-- start TEXT PROVIDED --
In [1]:
# data analysis and wrangling
import gc
import pandas as pd
import numpy as np
import pyarrow.parquet as pq
from datetime import timedelta

# visualization
import matplotlib.pyplot as plt
import seaborn as sns

%matplotlib inline

# configure visualizations
sns.set_style('whitegrid')
figsize=(8,6)

In [2]:
def load_df(path, cols, use_threads=True):
    try:
        return pq.read_table(path, columns=cols, use_threads=use_threads).to_pandas()
    except Exception as e:
        print(e)

def downcast_ints(df):
    # downcast int types
    df_int = df.select_dtypes(include=['int'])
    converted_int = df_int.apply(pd.to_numeric, downcast='unsigned')
    df[converted_int.columns] = converted_int
    
    return df
        
def prepare(path,cols):

    df = load_df(path,cols)
    df = df.reset_index(drop=True)
    df = downcast_ints(df)
    
    return df


In [3]:
cols = ['sample_id', 'name']
df = prepare('1-parquet-files/top15-apps.parquet',cols)

df.info()

<class 'pandas.core.frame.DataFrame'>
RangeIndex: 159935697 entries, 0 to 159935696
Data columns (total 2 columns):
sample_id    uint32
name         object
dtypes: object(1), uint32(1)
memory usage: 1.8+ GB


In [4]:
df.head(100)
-- end TEXT PROVIDED --
-- start SUPPLIED RECORDS --
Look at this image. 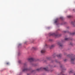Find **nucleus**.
I'll return each instance as SVG.
<instances>
[{"instance_id": "4468645a", "label": "nucleus", "mask_w": 75, "mask_h": 75, "mask_svg": "<svg viewBox=\"0 0 75 75\" xmlns=\"http://www.w3.org/2000/svg\"><path fill=\"white\" fill-rule=\"evenodd\" d=\"M55 23H57V21H55Z\"/></svg>"}, {"instance_id": "7ed1b4c3", "label": "nucleus", "mask_w": 75, "mask_h": 75, "mask_svg": "<svg viewBox=\"0 0 75 75\" xmlns=\"http://www.w3.org/2000/svg\"><path fill=\"white\" fill-rule=\"evenodd\" d=\"M44 69L45 70V71H48V69L46 68H44Z\"/></svg>"}, {"instance_id": "0eeeda50", "label": "nucleus", "mask_w": 75, "mask_h": 75, "mask_svg": "<svg viewBox=\"0 0 75 75\" xmlns=\"http://www.w3.org/2000/svg\"><path fill=\"white\" fill-rule=\"evenodd\" d=\"M26 70H27V69H25L23 70V71H26Z\"/></svg>"}, {"instance_id": "f03ea898", "label": "nucleus", "mask_w": 75, "mask_h": 75, "mask_svg": "<svg viewBox=\"0 0 75 75\" xmlns=\"http://www.w3.org/2000/svg\"><path fill=\"white\" fill-rule=\"evenodd\" d=\"M45 52V51L44 50H42L41 51V53H44Z\"/></svg>"}, {"instance_id": "1a4fd4ad", "label": "nucleus", "mask_w": 75, "mask_h": 75, "mask_svg": "<svg viewBox=\"0 0 75 75\" xmlns=\"http://www.w3.org/2000/svg\"><path fill=\"white\" fill-rule=\"evenodd\" d=\"M55 35V34H54V33H53V34L51 35Z\"/></svg>"}, {"instance_id": "20e7f679", "label": "nucleus", "mask_w": 75, "mask_h": 75, "mask_svg": "<svg viewBox=\"0 0 75 75\" xmlns=\"http://www.w3.org/2000/svg\"><path fill=\"white\" fill-rule=\"evenodd\" d=\"M58 44H59V45H60V47H62V44H61L58 43Z\"/></svg>"}, {"instance_id": "6e6552de", "label": "nucleus", "mask_w": 75, "mask_h": 75, "mask_svg": "<svg viewBox=\"0 0 75 75\" xmlns=\"http://www.w3.org/2000/svg\"><path fill=\"white\" fill-rule=\"evenodd\" d=\"M74 24V22H71V24Z\"/></svg>"}, {"instance_id": "f257e3e1", "label": "nucleus", "mask_w": 75, "mask_h": 75, "mask_svg": "<svg viewBox=\"0 0 75 75\" xmlns=\"http://www.w3.org/2000/svg\"><path fill=\"white\" fill-rule=\"evenodd\" d=\"M28 60L29 61H34V59L33 58H31L28 59Z\"/></svg>"}, {"instance_id": "39448f33", "label": "nucleus", "mask_w": 75, "mask_h": 75, "mask_svg": "<svg viewBox=\"0 0 75 75\" xmlns=\"http://www.w3.org/2000/svg\"><path fill=\"white\" fill-rule=\"evenodd\" d=\"M67 17L68 18H70V17H71V16H67Z\"/></svg>"}, {"instance_id": "423d86ee", "label": "nucleus", "mask_w": 75, "mask_h": 75, "mask_svg": "<svg viewBox=\"0 0 75 75\" xmlns=\"http://www.w3.org/2000/svg\"><path fill=\"white\" fill-rule=\"evenodd\" d=\"M65 40H68V38H66L65 39Z\"/></svg>"}, {"instance_id": "2eb2a0df", "label": "nucleus", "mask_w": 75, "mask_h": 75, "mask_svg": "<svg viewBox=\"0 0 75 75\" xmlns=\"http://www.w3.org/2000/svg\"><path fill=\"white\" fill-rule=\"evenodd\" d=\"M59 56H60V55H59Z\"/></svg>"}, {"instance_id": "dca6fc26", "label": "nucleus", "mask_w": 75, "mask_h": 75, "mask_svg": "<svg viewBox=\"0 0 75 75\" xmlns=\"http://www.w3.org/2000/svg\"><path fill=\"white\" fill-rule=\"evenodd\" d=\"M62 75H64V74H62Z\"/></svg>"}, {"instance_id": "f8f14e48", "label": "nucleus", "mask_w": 75, "mask_h": 75, "mask_svg": "<svg viewBox=\"0 0 75 75\" xmlns=\"http://www.w3.org/2000/svg\"><path fill=\"white\" fill-rule=\"evenodd\" d=\"M9 64V63H7V64Z\"/></svg>"}, {"instance_id": "9b49d317", "label": "nucleus", "mask_w": 75, "mask_h": 75, "mask_svg": "<svg viewBox=\"0 0 75 75\" xmlns=\"http://www.w3.org/2000/svg\"><path fill=\"white\" fill-rule=\"evenodd\" d=\"M72 71H70L69 73H72Z\"/></svg>"}, {"instance_id": "9d476101", "label": "nucleus", "mask_w": 75, "mask_h": 75, "mask_svg": "<svg viewBox=\"0 0 75 75\" xmlns=\"http://www.w3.org/2000/svg\"><path fill=\"white\" fill-rule=\"evenodd\" d=\"M74 59H71V61H74Z\"/></svg>"}, {"instance_id": "ddd939ff", "label": "nucleus", "mask_w": 75, "mask_h": 75, "mask_svg": "<svg viewBox=\"0 0 75 75\" xmlns=\"http://www.w3.org/2000/svg\"><path fill=\"white\" fill-rule=\"evenodd\" d=\"M37 70L38 71H39V70H40V69H38Z\"/></svg>"}]
</instances>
-- end SUPPLIED RECORDS --
DIRECTIVES -
(1) Below the records, set down the notebook verbatim, everything from "# configure visualizations" down to "df_int = df.select_dtypes(include=['int'])".
(2) Translate the comment "configure visualizations" from the notebook above the records into Spanish.
(3) In the notebook above the records, what memory usage does the df.info() output report?

RESULTS OF THE EXERCISE -
(1)
# configure visualizations
sns.set_style('whitegrid')
figsize=(8,6)

In [2]:
def load_df(path, cols, use_threads=True):
    try:
        return pq.read_table(path, columns=cols, use_threads=use_threads).to_pandas()
    except Exception as e:
        print(e)

def downcast_ints(df):
    # downcast int types
    df_int = df.select_dtypes(include=['int'])

(2) Configurar las visualizaciones.

(3) 1.8+ GB